Businesses continue to face challenges, such as supply shortages, rising interest rates and increasing costs. However, according to the HLB’s Survey of Business Leaders 2023, 79 per cent of business leaders are continuing to plan for growth. Some have found that expansion is not a realistic option and so are looking to achieve growth by trading overseas.

As the UK continues to suffer from stagnant growth and insufficient staffing, expanding overseas is one viable option to ensure a business’s success. Expanding a business abroad has never been easier, even with the changes brought in by Brexit. Nevertheless, it is vitally important that any proposed growth of a business overseas is conducted from a place of knowledge, understanding and awareness, of the processes and risks involved to ensure adequate expansion overseas.

Why a risk/reward analysis is important

A risk/reward analysis is recommended prior to making a move abroad as this analysis should demonstrate that the business has the right financial plan in place, identified its target market, has conducted competitor analysis, and has established its KPIs and milestone targets to increase its chances of success overseas. This will look a little different for each business.

A company that wants to introduce a product in a foreign market may need to establish operations there.
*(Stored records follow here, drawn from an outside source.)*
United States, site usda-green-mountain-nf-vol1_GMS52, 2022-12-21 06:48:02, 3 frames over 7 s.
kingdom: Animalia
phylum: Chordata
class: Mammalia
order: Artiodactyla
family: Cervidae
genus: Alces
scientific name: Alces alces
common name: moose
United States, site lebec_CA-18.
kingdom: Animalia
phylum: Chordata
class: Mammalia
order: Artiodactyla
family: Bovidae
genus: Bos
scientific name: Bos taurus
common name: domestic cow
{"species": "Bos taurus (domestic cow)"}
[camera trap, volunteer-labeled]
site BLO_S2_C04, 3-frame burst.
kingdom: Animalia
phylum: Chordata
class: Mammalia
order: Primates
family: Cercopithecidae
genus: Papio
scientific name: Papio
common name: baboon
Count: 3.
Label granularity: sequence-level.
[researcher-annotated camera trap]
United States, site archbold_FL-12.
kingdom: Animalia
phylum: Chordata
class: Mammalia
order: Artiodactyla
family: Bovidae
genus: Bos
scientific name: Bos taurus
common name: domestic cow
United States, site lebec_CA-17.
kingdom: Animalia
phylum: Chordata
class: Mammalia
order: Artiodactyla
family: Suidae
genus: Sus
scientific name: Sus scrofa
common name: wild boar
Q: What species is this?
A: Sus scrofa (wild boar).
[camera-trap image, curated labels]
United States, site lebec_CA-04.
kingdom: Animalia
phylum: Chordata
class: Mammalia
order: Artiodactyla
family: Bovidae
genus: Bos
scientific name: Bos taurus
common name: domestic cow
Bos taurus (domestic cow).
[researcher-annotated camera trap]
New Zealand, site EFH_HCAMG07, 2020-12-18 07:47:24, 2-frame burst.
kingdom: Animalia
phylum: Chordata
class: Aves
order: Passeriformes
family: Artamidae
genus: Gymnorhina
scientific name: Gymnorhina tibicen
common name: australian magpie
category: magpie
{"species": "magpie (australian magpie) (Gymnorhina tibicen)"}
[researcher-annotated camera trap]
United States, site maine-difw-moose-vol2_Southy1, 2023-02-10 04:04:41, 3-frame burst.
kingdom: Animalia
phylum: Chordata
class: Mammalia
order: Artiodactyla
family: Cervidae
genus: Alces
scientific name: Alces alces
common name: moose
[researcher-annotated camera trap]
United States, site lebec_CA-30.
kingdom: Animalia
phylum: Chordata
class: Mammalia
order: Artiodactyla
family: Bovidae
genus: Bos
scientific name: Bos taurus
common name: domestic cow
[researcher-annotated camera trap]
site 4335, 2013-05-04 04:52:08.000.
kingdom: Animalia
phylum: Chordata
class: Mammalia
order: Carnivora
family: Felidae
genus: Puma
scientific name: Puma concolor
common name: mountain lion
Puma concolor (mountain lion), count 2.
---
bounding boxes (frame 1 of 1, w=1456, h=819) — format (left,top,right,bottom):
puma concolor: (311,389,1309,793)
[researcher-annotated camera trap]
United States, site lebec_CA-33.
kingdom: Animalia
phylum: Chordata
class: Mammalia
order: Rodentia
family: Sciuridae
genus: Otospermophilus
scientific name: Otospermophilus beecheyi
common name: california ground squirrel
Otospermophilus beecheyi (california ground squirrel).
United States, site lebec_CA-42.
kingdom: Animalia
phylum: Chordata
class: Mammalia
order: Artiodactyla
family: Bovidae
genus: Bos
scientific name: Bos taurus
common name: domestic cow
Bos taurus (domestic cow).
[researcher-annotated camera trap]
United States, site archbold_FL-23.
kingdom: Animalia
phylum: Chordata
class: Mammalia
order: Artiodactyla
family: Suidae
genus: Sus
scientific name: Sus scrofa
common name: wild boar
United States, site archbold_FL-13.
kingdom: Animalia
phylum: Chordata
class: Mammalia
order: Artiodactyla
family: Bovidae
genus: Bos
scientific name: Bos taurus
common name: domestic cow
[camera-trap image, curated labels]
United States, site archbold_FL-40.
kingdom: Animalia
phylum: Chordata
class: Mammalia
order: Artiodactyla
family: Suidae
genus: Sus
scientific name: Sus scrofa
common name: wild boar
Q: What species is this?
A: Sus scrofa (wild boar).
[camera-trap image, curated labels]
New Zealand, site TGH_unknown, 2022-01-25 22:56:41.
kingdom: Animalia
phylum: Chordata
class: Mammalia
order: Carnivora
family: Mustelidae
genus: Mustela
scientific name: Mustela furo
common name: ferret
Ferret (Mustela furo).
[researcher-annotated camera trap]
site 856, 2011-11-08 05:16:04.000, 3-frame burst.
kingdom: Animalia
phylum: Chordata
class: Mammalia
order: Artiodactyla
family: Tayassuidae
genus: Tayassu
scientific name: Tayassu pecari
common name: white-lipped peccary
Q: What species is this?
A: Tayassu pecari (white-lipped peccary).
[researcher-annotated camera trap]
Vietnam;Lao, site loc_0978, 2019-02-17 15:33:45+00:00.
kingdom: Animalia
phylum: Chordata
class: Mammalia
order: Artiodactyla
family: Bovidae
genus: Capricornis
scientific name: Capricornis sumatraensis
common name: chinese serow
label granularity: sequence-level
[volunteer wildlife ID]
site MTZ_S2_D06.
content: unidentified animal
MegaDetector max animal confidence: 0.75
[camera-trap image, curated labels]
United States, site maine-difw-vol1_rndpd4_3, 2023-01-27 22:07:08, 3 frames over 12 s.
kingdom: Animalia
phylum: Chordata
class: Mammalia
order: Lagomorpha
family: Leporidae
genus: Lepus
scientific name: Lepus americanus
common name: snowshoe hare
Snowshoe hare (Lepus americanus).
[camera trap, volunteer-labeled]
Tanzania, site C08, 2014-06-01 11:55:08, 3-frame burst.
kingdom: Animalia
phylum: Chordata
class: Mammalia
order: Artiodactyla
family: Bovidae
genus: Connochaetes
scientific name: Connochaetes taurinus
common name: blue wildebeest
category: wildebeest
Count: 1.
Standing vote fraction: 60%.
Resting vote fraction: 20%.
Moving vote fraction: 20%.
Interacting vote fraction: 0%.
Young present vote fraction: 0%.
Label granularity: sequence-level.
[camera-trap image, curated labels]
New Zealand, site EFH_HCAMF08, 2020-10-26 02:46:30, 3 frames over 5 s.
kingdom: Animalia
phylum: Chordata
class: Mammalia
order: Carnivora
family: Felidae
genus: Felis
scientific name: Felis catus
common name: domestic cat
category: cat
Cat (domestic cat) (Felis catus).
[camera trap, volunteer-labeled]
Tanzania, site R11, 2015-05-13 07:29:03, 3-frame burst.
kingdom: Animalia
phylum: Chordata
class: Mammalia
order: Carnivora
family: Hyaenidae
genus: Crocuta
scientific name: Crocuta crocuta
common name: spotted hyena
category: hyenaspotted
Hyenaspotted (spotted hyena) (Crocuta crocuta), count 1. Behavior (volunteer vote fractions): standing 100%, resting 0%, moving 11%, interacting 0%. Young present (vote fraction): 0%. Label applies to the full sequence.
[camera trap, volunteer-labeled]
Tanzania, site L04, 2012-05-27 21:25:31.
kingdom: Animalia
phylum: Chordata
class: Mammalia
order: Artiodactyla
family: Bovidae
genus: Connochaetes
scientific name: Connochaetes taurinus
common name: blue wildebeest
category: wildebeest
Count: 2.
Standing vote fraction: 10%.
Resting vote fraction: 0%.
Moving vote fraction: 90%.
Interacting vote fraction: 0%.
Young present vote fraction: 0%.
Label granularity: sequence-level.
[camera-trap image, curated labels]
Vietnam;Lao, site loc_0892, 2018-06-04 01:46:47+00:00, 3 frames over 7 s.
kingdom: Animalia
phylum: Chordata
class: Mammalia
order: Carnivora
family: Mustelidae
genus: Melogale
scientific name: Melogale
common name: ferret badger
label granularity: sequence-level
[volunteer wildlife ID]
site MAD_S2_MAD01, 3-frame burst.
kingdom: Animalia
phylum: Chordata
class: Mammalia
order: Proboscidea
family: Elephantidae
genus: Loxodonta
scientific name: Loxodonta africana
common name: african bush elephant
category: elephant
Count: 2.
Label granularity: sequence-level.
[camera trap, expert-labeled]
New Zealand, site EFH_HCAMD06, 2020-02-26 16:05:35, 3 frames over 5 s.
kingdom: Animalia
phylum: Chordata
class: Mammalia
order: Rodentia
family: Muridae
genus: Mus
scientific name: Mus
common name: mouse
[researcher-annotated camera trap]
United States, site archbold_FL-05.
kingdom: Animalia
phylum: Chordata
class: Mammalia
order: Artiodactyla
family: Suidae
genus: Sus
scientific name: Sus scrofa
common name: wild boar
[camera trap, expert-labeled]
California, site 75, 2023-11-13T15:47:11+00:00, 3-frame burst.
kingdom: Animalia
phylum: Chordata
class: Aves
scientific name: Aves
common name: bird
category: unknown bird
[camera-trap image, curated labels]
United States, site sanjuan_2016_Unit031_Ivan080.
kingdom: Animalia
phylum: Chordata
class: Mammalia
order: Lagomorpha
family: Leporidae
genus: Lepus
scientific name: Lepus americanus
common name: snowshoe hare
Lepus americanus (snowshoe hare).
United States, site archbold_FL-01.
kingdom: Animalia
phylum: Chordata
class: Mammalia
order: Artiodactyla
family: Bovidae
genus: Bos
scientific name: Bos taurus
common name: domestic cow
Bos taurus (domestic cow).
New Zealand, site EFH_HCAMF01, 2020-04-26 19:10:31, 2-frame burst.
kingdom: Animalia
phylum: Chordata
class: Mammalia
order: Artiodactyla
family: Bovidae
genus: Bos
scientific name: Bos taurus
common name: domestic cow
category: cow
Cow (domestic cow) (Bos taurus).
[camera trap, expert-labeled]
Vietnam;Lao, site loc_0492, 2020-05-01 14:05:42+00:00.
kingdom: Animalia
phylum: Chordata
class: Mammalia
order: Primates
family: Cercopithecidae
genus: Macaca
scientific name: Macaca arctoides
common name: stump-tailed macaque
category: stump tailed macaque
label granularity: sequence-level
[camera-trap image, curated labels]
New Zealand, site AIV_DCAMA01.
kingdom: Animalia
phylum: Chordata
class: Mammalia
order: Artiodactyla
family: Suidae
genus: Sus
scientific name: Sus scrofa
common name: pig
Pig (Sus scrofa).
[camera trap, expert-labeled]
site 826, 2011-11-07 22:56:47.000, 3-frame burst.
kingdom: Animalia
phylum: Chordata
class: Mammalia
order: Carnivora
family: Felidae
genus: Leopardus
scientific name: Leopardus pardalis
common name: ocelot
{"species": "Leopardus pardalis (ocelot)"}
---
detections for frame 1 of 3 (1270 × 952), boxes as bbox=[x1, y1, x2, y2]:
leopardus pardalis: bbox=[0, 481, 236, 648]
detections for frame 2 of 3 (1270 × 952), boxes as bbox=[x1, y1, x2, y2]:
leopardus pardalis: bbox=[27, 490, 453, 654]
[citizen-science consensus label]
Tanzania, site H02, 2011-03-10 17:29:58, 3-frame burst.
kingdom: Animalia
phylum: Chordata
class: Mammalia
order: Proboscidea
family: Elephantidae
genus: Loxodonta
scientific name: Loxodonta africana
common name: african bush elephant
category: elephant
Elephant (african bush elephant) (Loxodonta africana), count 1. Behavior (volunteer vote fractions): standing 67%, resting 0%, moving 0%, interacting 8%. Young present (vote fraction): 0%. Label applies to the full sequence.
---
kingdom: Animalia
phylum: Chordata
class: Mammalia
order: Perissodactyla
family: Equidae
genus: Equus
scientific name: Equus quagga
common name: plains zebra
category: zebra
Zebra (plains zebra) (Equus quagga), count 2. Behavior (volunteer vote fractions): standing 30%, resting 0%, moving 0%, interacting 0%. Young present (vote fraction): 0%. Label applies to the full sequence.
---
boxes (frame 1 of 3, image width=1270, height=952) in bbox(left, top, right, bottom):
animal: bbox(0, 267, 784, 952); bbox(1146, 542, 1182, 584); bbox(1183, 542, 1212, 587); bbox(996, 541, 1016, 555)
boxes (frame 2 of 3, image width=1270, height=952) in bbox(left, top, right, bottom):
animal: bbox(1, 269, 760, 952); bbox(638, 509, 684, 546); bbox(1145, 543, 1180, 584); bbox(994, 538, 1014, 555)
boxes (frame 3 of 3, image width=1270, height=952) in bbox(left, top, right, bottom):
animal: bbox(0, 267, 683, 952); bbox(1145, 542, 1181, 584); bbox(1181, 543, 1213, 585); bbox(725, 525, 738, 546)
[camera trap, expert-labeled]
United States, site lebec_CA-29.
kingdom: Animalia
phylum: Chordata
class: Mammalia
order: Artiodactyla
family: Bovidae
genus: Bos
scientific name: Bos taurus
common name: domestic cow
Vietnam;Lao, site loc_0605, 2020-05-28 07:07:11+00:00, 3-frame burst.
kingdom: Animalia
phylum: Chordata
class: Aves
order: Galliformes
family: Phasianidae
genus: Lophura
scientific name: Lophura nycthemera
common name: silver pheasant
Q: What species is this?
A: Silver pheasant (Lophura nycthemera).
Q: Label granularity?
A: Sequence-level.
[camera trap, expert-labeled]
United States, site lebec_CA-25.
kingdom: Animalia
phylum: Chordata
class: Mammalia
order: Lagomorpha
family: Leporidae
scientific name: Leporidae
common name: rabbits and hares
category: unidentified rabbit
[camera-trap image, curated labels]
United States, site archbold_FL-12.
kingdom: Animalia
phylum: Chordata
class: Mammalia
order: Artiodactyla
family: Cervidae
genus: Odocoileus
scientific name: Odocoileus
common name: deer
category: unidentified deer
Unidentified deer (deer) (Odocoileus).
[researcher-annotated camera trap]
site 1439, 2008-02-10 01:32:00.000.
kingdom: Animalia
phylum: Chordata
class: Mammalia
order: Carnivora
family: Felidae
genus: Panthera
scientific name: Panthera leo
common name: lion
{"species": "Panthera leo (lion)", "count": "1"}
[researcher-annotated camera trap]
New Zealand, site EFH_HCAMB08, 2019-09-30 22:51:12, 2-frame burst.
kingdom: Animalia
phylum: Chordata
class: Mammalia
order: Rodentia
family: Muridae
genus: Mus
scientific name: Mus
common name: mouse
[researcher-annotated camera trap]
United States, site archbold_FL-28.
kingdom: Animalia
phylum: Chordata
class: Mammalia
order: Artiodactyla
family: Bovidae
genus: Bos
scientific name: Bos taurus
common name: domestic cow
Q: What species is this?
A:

This includes understanding wider costs to the business, such as:

  • Factory, warehouse, and retail space
  • Supply chain
  • Staffing

On the other hand, a company looking to market an app or deliver a software-based service may not have the same concerns in terms of initial investment, potentially only requiring one salesperson to work remotely or from a shared office location. Such businesses can ‘trial’ the new territory to determine the overseas market’s response, something that retailers and businesses looking to set up factories or manufacturing plants are simply unable to do.

These differences demonstrate how vital it is for business leaders to create a strategy that is based on thorough research to increase their chances of success. For example, what works well for their product in the UK may not translate so favourably abroad or is guaranteed success in other territories. That is why it is essential for a business to spend time in their target country to gain an understanding of the market, its culture, and preferences. Trade missions can assist a company to do this whilst also providing resources and networking opportunities with businesses that have travelled a similar path. Additionally, there could be opportunities to meet and interact with relevant delegations from the target country.

What businesses should be aware of when expanding overseas

Conduct due diligence when planning

It is important to take care and conduct due diligence when planning to enter an overseas market for the first time. It can often be tempting for businesses to view Europe as one big block rather than a series of individual countries. However, each country operates from a different rulebook when it comes to tax and employment law. Similarly, in the US, both state and federal tax systems must be understood and adhered to.

Be aware of varying tax arrangements

Businesses looking to expand into multiple overseas territories at once should be aware that tax arrangements will vary across jurisdictions. Also, multiple registrations may be required for necessities, such as VAT. Therefore, it is crucial that a company seeks support from advisers who reside in and conduct business within the target country, since a team entirely based in the UK is unlikely to be familiar with all the specifics and nuances of how systems work in practice.

Business Model

Business owners should also consider the business model that they wish to adopt, as it will have consequences for the planned overseas expansion. For example, they could choose to operate a ‘cost plus’ model, where the overseas business will be operating as a sales and marketing or customer support function. The intention here would be to promote the UK business’ product rather than make direct sales, allowing the overseas business to invoice the UK entity for this service.

Alternatively, business owners might pursue a ‘reseller’ model, in which a product or software is obtained from the UK and sold overseas. In this case, the UK entity will need to agree a fair and equitable price for the sale of the product or software to the overseas business to ensure that both countries can make a profit.

It’s natural for businesses to feel overwhelmed or at a loss when planning an overseas expansion. However, it’s advised that the following key factors are kept in mind from the outset:

  • Selecting the target country
  • Understanding its market
  • Identifying key personnel to help run operations, including existing workforce and new hires

Resilience is the key to achieving a successful overseas expansion. This involves a willingness to conduct thorough research and the strength and determination to try again if at first the business doesn’t get the desired outcome. It is important for all business leaders to use any failures as a learning experience to grow their capability. By giving the expansion clear goals and KPI stepping-stones, success will be simple to measure and potential problems easier to spot. With dedication and perseverance, international expansion could take UK businesses to the next level.